All children are given equal opportunities to take part in activities outside the classroom and to take part in school trips/educational visits.

Pupils with Special Educational Needs and disabilities are always included in school trips and residential visits. We work closely with parents to ensure we fully understand the child’s needs and if necessary contact the appropriate specialists to make sure we haven’t missed anything. All outings are carefully risk assessed taking into account the needs of all children attending.

Year 6 child with additional needs:

“Our school is special because we can play and we’ve got good teachers. I like it because we go on trips.”

We provide the correct level of support to match the needs of the child. This may be as part of a very small group, one to one or more where needed.

Access and transport are carefully considered to make sure that nobody is left out.

Click here to see a list of the extra-curricular activities and clubs that we currently have in place.

There are often opportunities for additional activities that are available only for children with special educational needs and disabilities and we make the most of what is available to us. Last year the children took part in a project with the MADHLO centre and also went to a local secondary school to take part in disability sports activities.


How accessible is the school building?


Our school building is very accessible although it is on three levels. The majority of classrooms are on the same level.

The nursery is downstairs and is accessible from the lower ground floor at street level or via the internal lift.

We have a lift at both sides of the school building.

We have accessible bathrooms on all floors.

There are ramps up to the external doors that are not at ground level and there is access to the car park with space for disabled parking.

We have a specified medical room for any children who require additional treatments such as extensive creaming.

We have a sensory room equipped with bubble tube, soft cushioning, mirrors, projector and fibre optic strands as well as a range of sensory toys/equipment.

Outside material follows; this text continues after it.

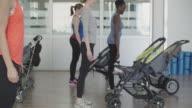 4K: ouders oefenen met hun baby's in kinderwagens.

We also have a ‘nurture room’ that is used for children who need private space for feeding, medical needs or specified exercise programmes.

There are two rooms in school that are not accessible by children in wheel chairs. These are additional rooms (not main classrooms) and although ideal to be used by classes that are cooking or doing technology projects, this is not essential. Any lesson that would normally take place in these rooms can be transferred to another more accessible room in school, such as the main classroom. We would not want a child to be left out of any activity.


What if I am not happy with a decision or what is happening for my child?


The first point of contact should always be your child’s class teacher. If you need to talk to someone else an appointment should be made with the Inclusion Manager (Mrs K Gregory). Explain your concerns to them first and if you are not satisfied that your concern has been addressed speak to the Principal and ask to speak to the Governor’s representative for SEND.

POINT (Parent’s of Oldham In Touch) are a fantastic resource who can help you with any concerns you may have.

POINT “… aim to pro-actively represent our families, ensuring that parents and carers have greater choice and control to meet their current needs and have a voice in shaping future services.”